Source text:
╭──
Bankruptcy: Automatic Stay Never in Effect
If a debtor files a new bankruptcy petition and had two or more single or joint bankruptcy cases dismissed in the prior year (other than through a Section 707(b) dismissal), the automatic stay does not go into effect upon the filing of the new petition. 11 U.S.C. § 362(c)(4). Section 362(c)(4)(B)— a provision similar to 11 U.S.C. § 362(c)(3)(B)—allows a party in interest to file a motion seeking application of the stay. The moving party must file the motion within thirty days of the date the new case was filed and must establish by clear and convincing evidence that the current filing was not made in bad faith.
╰──
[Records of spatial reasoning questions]
╭──
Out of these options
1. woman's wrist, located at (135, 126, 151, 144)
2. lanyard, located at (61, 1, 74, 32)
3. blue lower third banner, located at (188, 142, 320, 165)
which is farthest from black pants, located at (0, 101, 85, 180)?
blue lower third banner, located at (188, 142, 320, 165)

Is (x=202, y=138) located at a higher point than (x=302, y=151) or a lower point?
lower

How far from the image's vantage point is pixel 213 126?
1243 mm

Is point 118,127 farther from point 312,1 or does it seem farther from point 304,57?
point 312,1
╰──
╭──
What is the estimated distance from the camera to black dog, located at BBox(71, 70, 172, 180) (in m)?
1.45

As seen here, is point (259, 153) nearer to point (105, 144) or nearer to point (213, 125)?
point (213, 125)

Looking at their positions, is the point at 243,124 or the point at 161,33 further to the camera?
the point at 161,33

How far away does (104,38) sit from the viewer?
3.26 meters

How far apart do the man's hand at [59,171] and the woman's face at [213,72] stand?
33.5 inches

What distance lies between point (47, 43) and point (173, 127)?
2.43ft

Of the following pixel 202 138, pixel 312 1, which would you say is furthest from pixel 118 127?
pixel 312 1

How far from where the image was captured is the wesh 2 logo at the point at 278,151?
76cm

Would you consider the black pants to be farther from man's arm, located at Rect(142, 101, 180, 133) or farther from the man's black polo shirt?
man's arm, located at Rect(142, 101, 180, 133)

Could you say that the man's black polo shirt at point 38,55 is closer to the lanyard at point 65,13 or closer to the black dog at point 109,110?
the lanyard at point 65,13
╰──
Task requirements:
**1.** Write out the bankruptcy passage between "Bankruptcy: Automatic Stay" and "in bad faith.", inclusive.
**2.** Extract each line of the entries that contains the string "polo", treating uppercase and lowercase as different.
The bankruptcy passage and the entries are unrelated to each other.

Written answers:
**1.**
Bankruptcy: Automatic Stay Never in Effect
If a debtor files a new bankruptcy petition and had two or more single or joint bankruptcy cases dismissed in the prior year (other than through a Section 707(b) dismissal), the automatic stay does not go into effect upon the filing of the new petition. 11 U.S.C. § 362(c)(4). Section 362(c)(4)(B)— a provision similar to 11 U.S.C. § 362(c)(3)(B)—allows a party in interest to file a motion seeking application of the stay. The moving party must file the motion within thirty days of the date the new case was filed and must establish by clear and convincing evidence that the current filing was not made in bad faith.

**2.**
Would you consider the black pants to be farther from man's arm, located at Rect(142, 101, 180, 133) or farther from the man's black polo shirt?
Could you say that the man's black polo shirt at point 38,55 is closer to the lanyard at point 65,13 or closer to the black dog at point 109,110?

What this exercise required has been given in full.